__Your instructions__
Look through the data below. Collect every line where the word "Annual" occurs.

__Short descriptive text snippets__
━━━━━━━━━━━━━━━━━━━━━━━━━━━━━━

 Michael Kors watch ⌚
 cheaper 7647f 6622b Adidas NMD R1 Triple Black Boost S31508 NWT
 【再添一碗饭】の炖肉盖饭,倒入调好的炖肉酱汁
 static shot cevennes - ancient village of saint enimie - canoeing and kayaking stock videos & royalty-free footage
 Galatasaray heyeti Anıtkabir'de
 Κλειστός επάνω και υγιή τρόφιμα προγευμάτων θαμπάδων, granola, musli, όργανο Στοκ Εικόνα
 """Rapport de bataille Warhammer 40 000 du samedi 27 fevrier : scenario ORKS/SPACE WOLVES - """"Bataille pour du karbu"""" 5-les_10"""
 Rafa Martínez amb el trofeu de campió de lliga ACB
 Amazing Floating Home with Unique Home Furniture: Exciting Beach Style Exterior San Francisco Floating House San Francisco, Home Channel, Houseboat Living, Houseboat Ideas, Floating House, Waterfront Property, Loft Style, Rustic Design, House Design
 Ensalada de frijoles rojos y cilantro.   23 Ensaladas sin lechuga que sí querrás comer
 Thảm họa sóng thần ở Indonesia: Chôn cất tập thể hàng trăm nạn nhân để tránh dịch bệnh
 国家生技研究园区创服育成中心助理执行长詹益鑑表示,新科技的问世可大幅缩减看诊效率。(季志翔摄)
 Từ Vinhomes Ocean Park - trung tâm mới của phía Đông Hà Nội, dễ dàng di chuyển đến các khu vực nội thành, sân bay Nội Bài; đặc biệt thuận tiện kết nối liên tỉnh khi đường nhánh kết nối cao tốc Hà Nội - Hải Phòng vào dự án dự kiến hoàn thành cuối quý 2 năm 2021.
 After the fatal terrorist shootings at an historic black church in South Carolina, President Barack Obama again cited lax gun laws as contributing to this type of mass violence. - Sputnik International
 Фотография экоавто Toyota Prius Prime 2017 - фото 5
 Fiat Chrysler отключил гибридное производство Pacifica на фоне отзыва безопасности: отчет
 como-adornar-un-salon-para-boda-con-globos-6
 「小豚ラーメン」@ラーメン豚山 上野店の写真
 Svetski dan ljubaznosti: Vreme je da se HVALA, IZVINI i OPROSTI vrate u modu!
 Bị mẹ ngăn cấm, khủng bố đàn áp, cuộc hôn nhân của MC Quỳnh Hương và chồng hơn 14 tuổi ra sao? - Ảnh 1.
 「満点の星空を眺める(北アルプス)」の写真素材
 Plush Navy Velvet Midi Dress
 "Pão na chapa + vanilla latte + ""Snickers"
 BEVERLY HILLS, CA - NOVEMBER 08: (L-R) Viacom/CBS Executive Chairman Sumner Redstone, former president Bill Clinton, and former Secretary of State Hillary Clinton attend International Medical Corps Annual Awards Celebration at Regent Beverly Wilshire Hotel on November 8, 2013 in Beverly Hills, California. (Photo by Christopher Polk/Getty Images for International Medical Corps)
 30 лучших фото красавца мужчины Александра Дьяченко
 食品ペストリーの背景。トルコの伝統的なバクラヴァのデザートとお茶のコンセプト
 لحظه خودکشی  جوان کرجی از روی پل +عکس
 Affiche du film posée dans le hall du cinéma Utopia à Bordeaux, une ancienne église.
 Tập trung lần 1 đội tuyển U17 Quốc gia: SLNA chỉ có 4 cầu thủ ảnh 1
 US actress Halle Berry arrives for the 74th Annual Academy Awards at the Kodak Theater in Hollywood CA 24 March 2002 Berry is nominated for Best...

━━━━━━━━━━━━━━━━━━━━━━━━━━━━━━

__Solution for this problem__
 BEVERLY HILLS, CA - NOVEMBER 08: (L-R) Viacom/CBS Executive Chairman Sumner Redstone, former president Bill Clinton, and former Secretary of State Hillary Clinton attend International Medical Corps Annual Awards Celebration at Regent Beverly Wilshire Hotel on November 8, 2013 in Beverly Hills, California. (Photo by Christopher Polk/Getty Images for International Medical Corps)
 US actress Halle Berry arrives for the 74th Annual Academy Awards at the Kodak Theater in Hollywood CA 24 March 2002 Berry is nominated for Best...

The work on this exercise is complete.